Rozwój postaci – za dużo w Cyberpunku Wiedźmina. Ile w Cyberpunku jest GTA, a ile Deus Exa?
- Cyberpunk 2077 kontra świat - ile jest w nim z GTA i Deus Ex?
- Night City aktywnościami nie stoi
- Nudne jest życie hakera
- Cyberpunk – ani to skradanka, ani immersive sim
- Rozwój postaci – za dużo w Cyberpunku Wiedźmina
Rozwój postaci – za dużo w Cyberpunku Wiedźmina
Wprawdzie system rozwoju postaci w Cyberpunku mnie nie zachwycił, ale muszę powiedzieć, że jestem pod wrażeniem jego złożoności. Nie spodziewałem się, że w dzisiejszych czasach mainstreamowa gra z otwartym światem – nawet należąca do gatunku RPG – może pozwolić sobie na „zaatakowanie” odbiorcy taką liczbą statystyk i cyferek. Pięć atrybutów i uzależnione od nich dwanaście drzewek perków, które porządnie rozgałęziono, jak również uzupełniający to wszystko bogaty wachlarz cyberwszczepów składają się na system, jakiego potencjalnie nie powstydziłby się rasowy „rolplej” starej daty.
Gdyby istotnym kryterium przy rozpatrywaniu tej mechaniki była ilość, powiedziałbym, że Cyberpunk srodze zawstydził serię Deus Ex. Ważniejsza jest jednak jakość, prawda? I tu CD Projekt RED postawił na sprawdzone (?) rozwiązania z Wiedźmina 3 – które prywatnie uważam za niezbyt udane. Znów gros dostępnych profitów to efekty w rodzaju „+3% do obrażeń” lub „+5 pkt. życia”. Trudno ekscytować się awansowaniem na kolejne poziomy, gdy przynosi to tylko takie zmiany.
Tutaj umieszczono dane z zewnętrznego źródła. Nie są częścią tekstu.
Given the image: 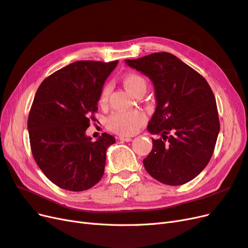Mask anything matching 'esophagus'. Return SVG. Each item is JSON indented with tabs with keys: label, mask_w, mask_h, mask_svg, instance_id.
I'll return each mask as SVG.
<instances>
[{
	"label": "esophagus",
	"mask_w": 248,
	"mask_h": 248,
	"mask_svg": "<svg viewBox=\"0 0 248 248\" xmlns=\"http://www.w3.org/2000/svg\"><path fill=\"white\" fill-rule=\"evenodd\" d=\"M119 140H122V141H130V140H131V138L121 136V137H119Z\"/></svg>",
	"instance_id": "34e87169"
}]
</instances>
Wprawdzie wśród perków nie zabrakło też bardziej konkretnych ulepszeń – na przykład możliwości rzucania nożami – ale jest ich niewiele, a do tego nie zawsze działają tak, jak powinny – na przykład... możliwość rzucania nożami.
W efekcie łatwo dojść do wniosku, że już więcej radości oferował rozwój postaci w Falloucie 4. Może i był gwałtem na tradycyjnym systemie S.P.E.C.I.A.L., ale z grubsza oddawał ducha klasycznych perków i dawał poczucie, że z każdym kolejnym poziomem możliwości postaci wydatnie wzrastają.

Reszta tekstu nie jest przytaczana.